### Extrait
····················
Téhéran, 1958. Nasser Ali Khan, musicien célèbre, a perdu le goût de vivre. Plus aucun instrument ne semble pouvoir lui redonner l'inspiration depuis que son violon a été brisé. Sa tristesse est d'autant plus forte que son amour de jeunesse, rencontré au coin d'une rue peu après cet incident, ne l'a pas reconnu. Après avoir cherché en vain à remplacer l'instrument reçu de son maître de musique, Nasser en arrive à la seule conclusion possible : puisque aucun violon ne peut plus lui procurer le plaisir de jouer, il se mettra au lit pour attendre la mort. Il envisage toutes les morts possibles : être écrasé par un train, sauter d’une falaise, se tuer d'une balle dans la tête, faire une overdose médicamenteuse... mais ne trouve aucune de ces possibilités digne de lui.
Après tout, il était le meilleur violoniste de son temps : Nasser Ali Khan. Il décide donc de se coucher et d'attendre patiemment Azraël, l'ange de la mort. Huit jours plus tard, Nasser est enterré. Tous ceux qui l'aimaient sont présents. L'histoire peut alors commencer...
····················
### Travail demandé
a - Extrayez de l'extrait le passage qui s'ouvre sur les mots contenant « Après tout, il » et se referme sur « peut alors commencer... ».
b - D'après l'extrait, dans quelle ville et en quelle année se situe l'action ?

### Données fournies
····················
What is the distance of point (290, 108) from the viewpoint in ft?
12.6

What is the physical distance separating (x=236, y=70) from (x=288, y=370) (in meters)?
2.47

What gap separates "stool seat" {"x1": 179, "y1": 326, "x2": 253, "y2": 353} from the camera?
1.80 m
····················
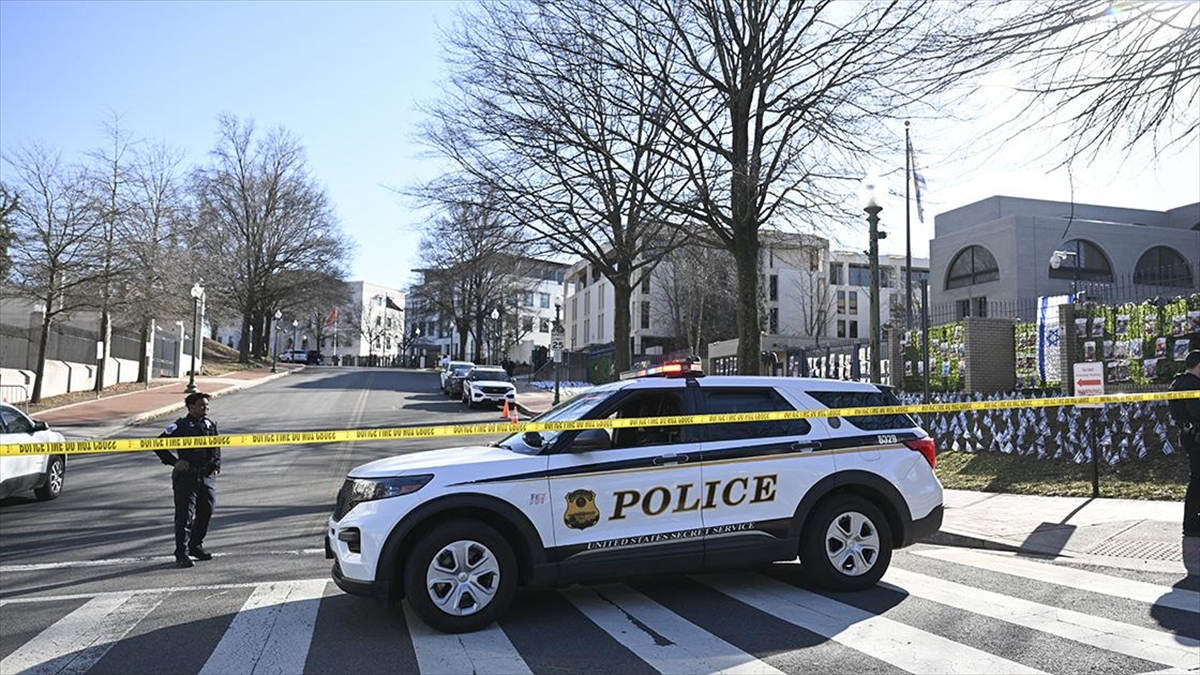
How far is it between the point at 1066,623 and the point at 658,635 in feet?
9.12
····················
### Corrigé
a -
Après tout, il était le meilleur violoniste de son temps : Nasser Ali Khan. Il décide donc de se coucher et d'attendre patiemment Azraël, l'ange de la mort. Huit jours plus tard, Nasser est enterré. Tous ceux qui l'aimaient sont présents. L'histoire peut alors commencer...

b - À Téhéran, en 1958.